Прекрасный лик княгини, кой не портили ни годы, ни тяжесть бремени, украшали хладны янтарные глаза. Покров сняла она с главы, обнажив свои тронутые сединой, когда-то черны косы. Греза качнула незаметно удручённо головой. В бане с трепетом княжна у Дарьи узрела слупленное плетью тело. Что за жизнь у ней была? Кто избил княгиню так? Как это возможно до шрамов жену изувечить, да ещё такую? С болью Греза Камуса вспомнила и его раны. Братья изрублены ведь так же в битвах многочисленных. Все ли великие настолько жизнью покалечены? Больно Дарья молода для седины своей.

Вновь вой внизу кого-то из сестёр раздался. Как же плакали они по своим мужьям. Даже Дарья, сдвинув брови, подняла глаза. Да вой смешался снова с шумом ветра и Перуна, проникшим в их окно. Вновь княгиня опустила очи к делу своему. Грезу от сестринского горя мурашки охватили.

– Даша, – княжна позвала. – У Сварожевцев же, верно, не принято печалится по своим умершим?

– Мы не их традициями взращены. Увы, – княгиня изрекла тягуче. – В особенности твои сёстры.

– Худшего представить не могу себе.

– Мужа потерять? Тебе бы, может, на руку.

Дыханье Грезы дрогнуло.

– Зачем ты говоришь так?

Дарья очи подняла и вновь опустила к платью у себя в руках. Губы чуть заметно её исказились.

– Прости, коль огорчила. Но мне казалось, ты должна понимать, о чём я. Твой супруг вполне добротно брак ваш раскрывает и даже не стыдится.

– Я… – Греза губы чуть раскрыла. – А что он говорит?

И снова Дарья подняла свои янтарны очи. В ткань вставила иглу и отложила платье. Затем на скамье к Грезе подалась.

– Почто не скажешь братьям, что изводит он тебя? Они б вмешались и вступились.

– Изводит? – выдохнула Греза и в шею вжала подбородок. – Он так говорит?

– Лжёт? – сузив глаза, спросила Дарья. Греза очи отвела.

– Он часто ко мне пристаёт, когда мы одни. Камус попросту забылся тогда перед крыльцом.

– Это когда тот дружинник драку начал с ним?

– Это Камус начал. – нахмурилась княжна. – Ему отрады большей нет, лишь бы повод получить.

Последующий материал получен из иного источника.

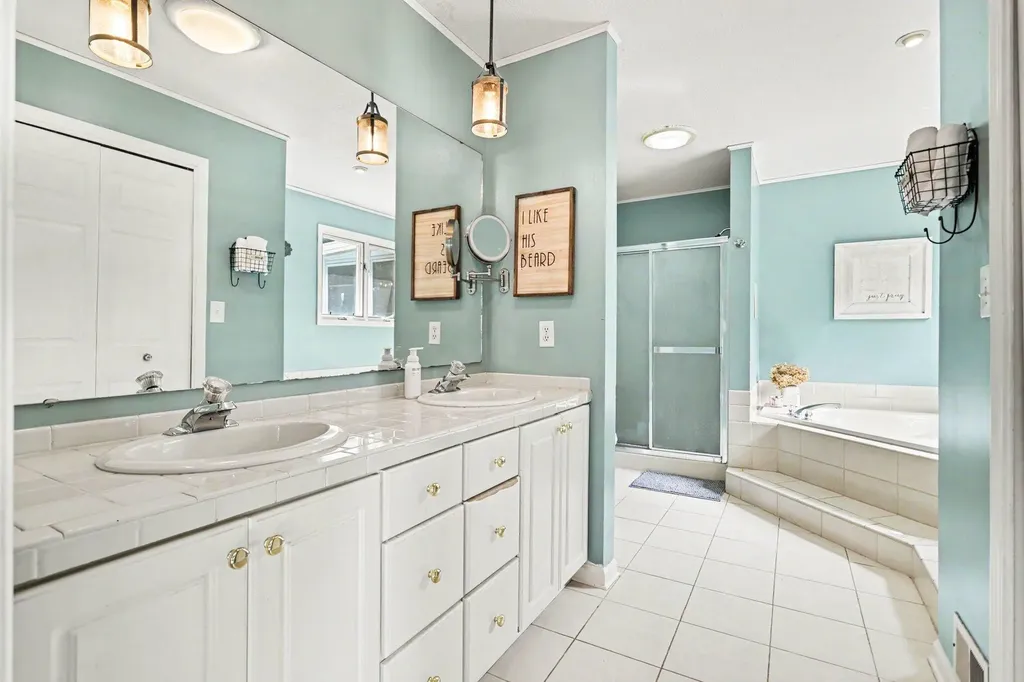 123 Mesa Verde Drive Battle Creek City MI 49015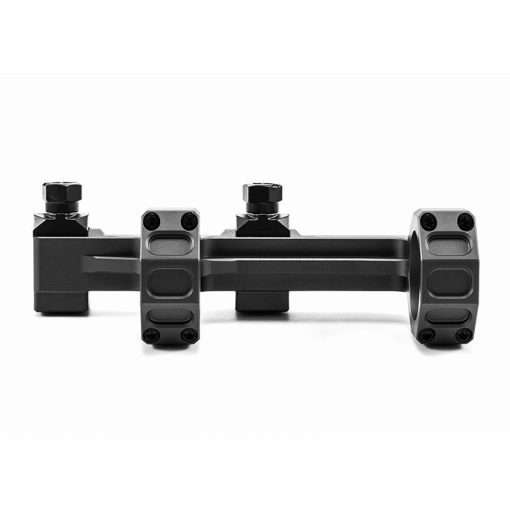 Geissele AR15 Super Precision® 30mm, Extended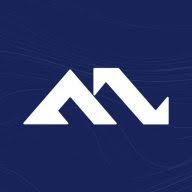 Logo AdviNow, Inc.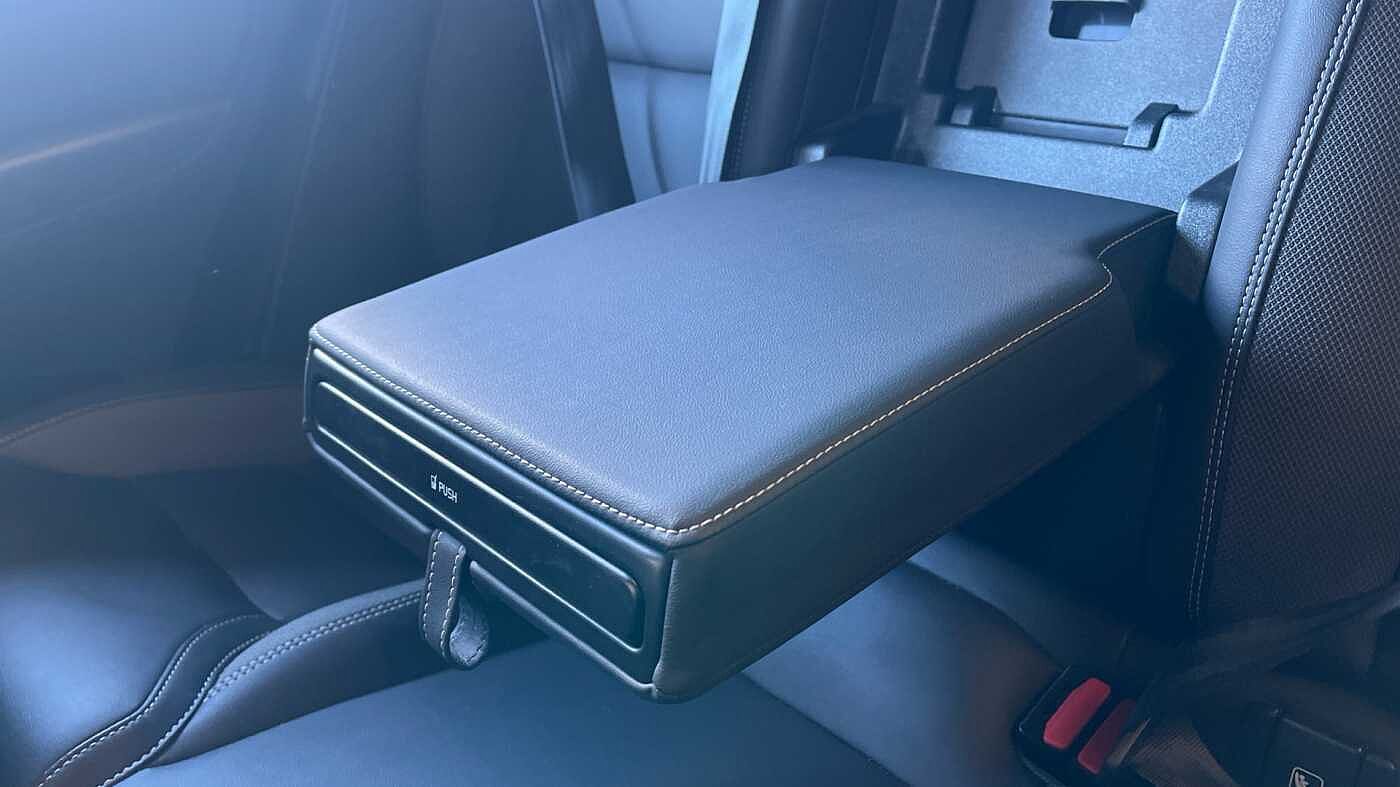 Used Volvo XC60 2023 for sale - 77124445: Photo 28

Дарья не ответила, выжидая продолженья. Греза и произнесла:

– Он сберегает меня, Дарья. Я тоскую по нему, когда он на морях. Бывает даже слёзно. Но, как Камус отбывает со своею сворой, в окружении моём жизнь становится покойней. А оттого со страхом жду прибытия его домой. Сколь он перебил мужей на моих глазах? Сколи без меня? Сколь ломал, калечил их? Сколького всего случилось, когда я уплыла с ним после бракосочетанья, – даже не могу сказать. До свадьбы я не ведала, каков он. Говорили мне, да я чаять не желала. Но, что верно знаю, что нет того, кто был б нежней со мной, чем он.

Греза помолчала. Дарья ожидала вновь.

– Я не ведаю, к чему он обо мне так говорит. Я и от других слыхала, что им жаль меня, – тут искривила уста Греза. – Хотя был бы он так нежен, коль бы не была я дочь Богдана? Ему же имя рода нужно…

– Ты не представляешь, Греза, как тебе свезло. – сухо перебила Дарья. – Знаешь, сколько лизоблюдов в доме у себя тираны? Жёны их все в синяках. А их добрыми считают.

Дарья оглядела замолчавшую княжну, после призадумалась и проговорила:

– Припоминаю мудрость матушки моей. Как рождается дитя, мать любит его просто так, отец, увы, не сразу. Муж любить тогда кого-то начинает, когда заботится о нём. Возможно. Камус с твоего рожденья радел30 о твоём благе. Не важно, с какой целью… для союза? В род войти? Может, жажда власти? Но он в жёны добивался тебя долгие года. И наградой ты должна была ему служить за все его труды. А трудов немало было за четырнадцать-то зим. Род твой Камусу ой как тебя задорого продал. Чем товар дороже, тем боле его ценят. Стало быть, никто любить тебя не будет так. Я же рада, что опасения мои, исходя из слов твоих, без почвы оказались.